_Stated problem 1_: Recast the saved entries below as a Markdown table with the columns Row and Line, numbering each line and omitting blank lines. Leave the pictures out of the table.

_Supplied passage_:
#####

In order to slightly alter the reaction conditions, we reacted 1 with IMes in C₆D₆ and again a colour change from colourless to red-violet and finally to red is observed, with the red-violet colour lasting significantly longer than when IDipp was used. Directly after mixing the reagents the ¹¹B NMR spectrum of the mixture showed a major signal at ca. δ 22 (4, Scheme 2) along with a minor signal at ca. δ 73 which we assumed to be that of the boraindane compound analogous to 3. Over 3 d at rt, the ¹¹B NMR signal for 4 disappeared, replaced by signals at ca. δ 74, 3 and −6; compounds corresponding to these signals could not be isolated from the mixture. To isolate the intermediate we carried out the reaction in hexane, resulting in the immediate formation of a red-violet (in one case orange) solid (4, Scheme 2) which shows no further reaction in the solid state at ambient temperature. The ¹H NMR spectrum of 4 shows singlets at δ 6.83 and 6.53 for the aryl protons of the mesityl groups and the methyl protons of the mesityl groups appear at δ 2.31, 2.27, 2.12, and 1.76. Interestingly, the mesityl groups of the BMes₂ group as well as those of the NHC fragment showed no rotational hindrance. The ¹³C{¹H} NMR spectrum exhibited a signal at δ 286.8 for the cationic carbon atom of the imidazole ring. The boron-bound carbon atom of the borataallene moiety was detected at δ 137 and the terminal carbon nucleus signal at δ 87.2. The ¹¹B NMR signal was detected at δ 22.3. The solid-state ¹³C variable-amplitude cross-polarization/magic-angle spinning (VACP/MAS) NMR spectrum exhibited a signal for the cationic carbon atom at δ 276.1 and two signals at δ 121.9 and δ 119.9 for the backbone of the imidazolium ring. The terminal carbon atom of the borataallene moiety is detected at δ 88.0, whereas the signal for the boron-bound carbon atom is obscured by the signals of the aromatic carbon atoms. For the aromatic mesityl carbon atoms, nine broad signals between δ 146 and δ 126 were found. In addition, eight signals for the mesityl methyl carbon atoms were found between δ 26 and δ 15. In the ¹¹B VACP/MAS NMR one signal at δ 20.5 showing a η(quad) value of 0.3 was found.

#####

Saved entries
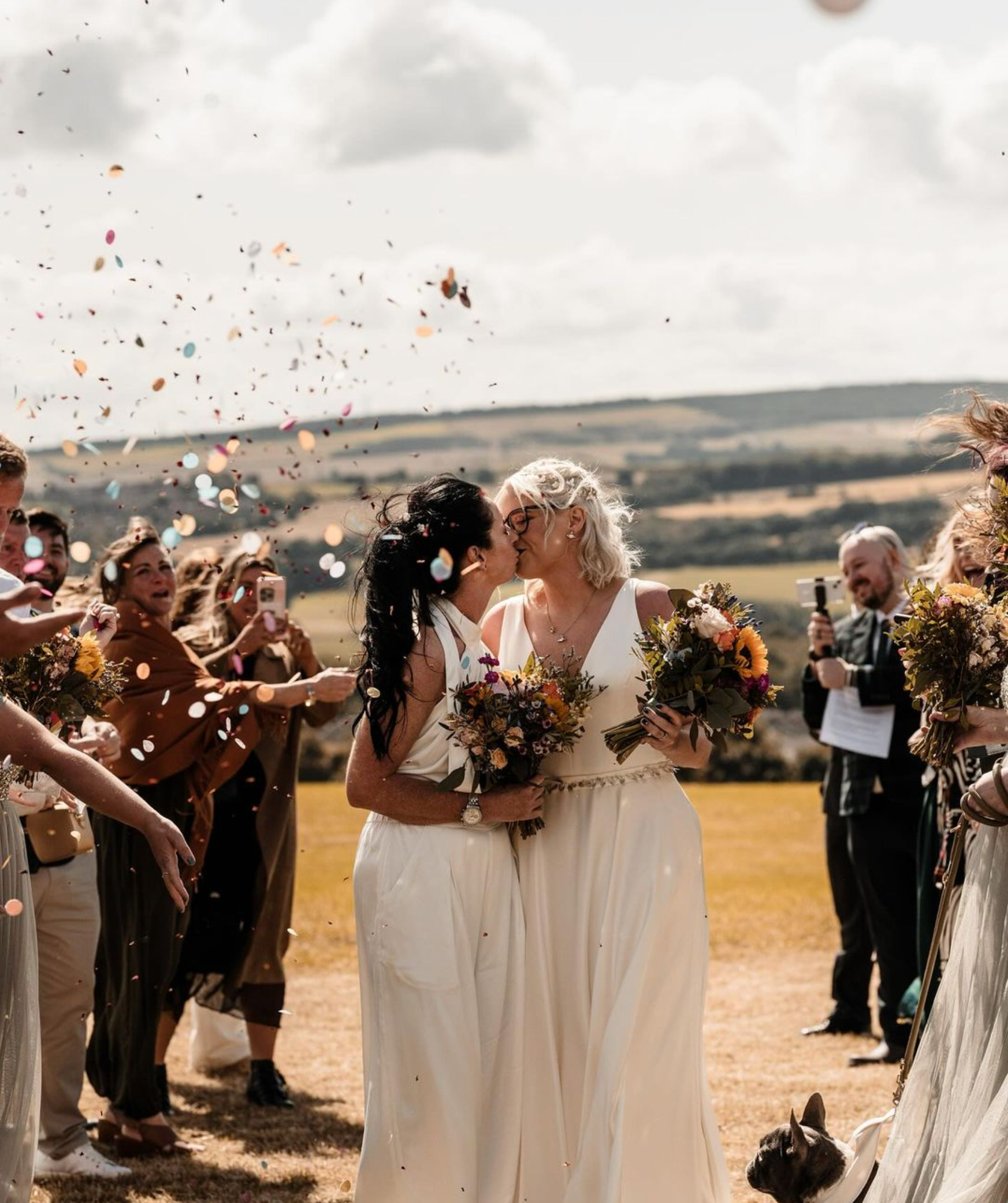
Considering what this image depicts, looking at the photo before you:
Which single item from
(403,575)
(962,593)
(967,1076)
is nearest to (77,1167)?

#####

_Stated problem 2_: Continue the account of the reaction of 1 with IMes and the NMR characterization of the product, beginning after its final sentence.

_Exercise answer 1_:
| Row | Line |
|---|---|
| 1 | Considering what this image depicts, looking at the photo before you: |
| 2 | Which single item from |
| 3 | (403,575) |
| 4 | (962,593) |
| 5 | (967,1076) |
| 6 | is nearest to (77,1167)? |

_Exercise answer 2_:
Scheme 2 Reactivity of ethynyldimesitylborane (1) towards different N-heterocyclic carbenes (NHCs).

The C1–C2 bond of 4 (1.329(6) Å) is longer than that of 1 (1.194(5) Å) and represents a conventional C=C double bond (Fig. 1, right). In contrast, the B1–C1 bond of 4 (1.408(6) Å) is shorter than that of 1 (1.527(6) Å), thus indicating the significant B=C double bond character. B=C double bond systems are rare, however they exist in aminoalkylideneboranes,^20–24 alkylalkylideneboranes,²⁵ a 1,3-diborataallene,^26,27 and the boron methylidenide ion Li[Mes₂BCH₂].²⁸ The B1–C1 distance of 4 (1.408(6) Å) is slightly shorter than in the ionic Li[Mes₂BCH₂] (1.444(8) Å),²⁸ longer than B=C double bonds in alkylalkylideneboranes (1.36(1) Å),²⁵ and comparable to those of aminoalkylideneboranes^20–24 and a 1,3-diborataallene^26,27 (∼1.40 Å). The newly formed C2–C5 bond (1.441(6) Å) has a typical length of a C(sp²)–C(sp³) bond. The B1–C1–C2 angle is 175.2(4)°, in comparison to 168.4(4)° in a 1,3-diborataallene,^26,27 thus suggesting a more linear coordination of C1.

Attempts to convert a pure sample of 4 into a boraindane analogous to 3 by heating the compound to 140 °C led to a mixture, the ¹¹B NMR spectrum of which contained signals for 4, the presumed boraindane (ca. δ 75), and a sharper signal at ca. δ 3. The extreme broadness of the signals precluded the estimation of the relative amounts of the compounds.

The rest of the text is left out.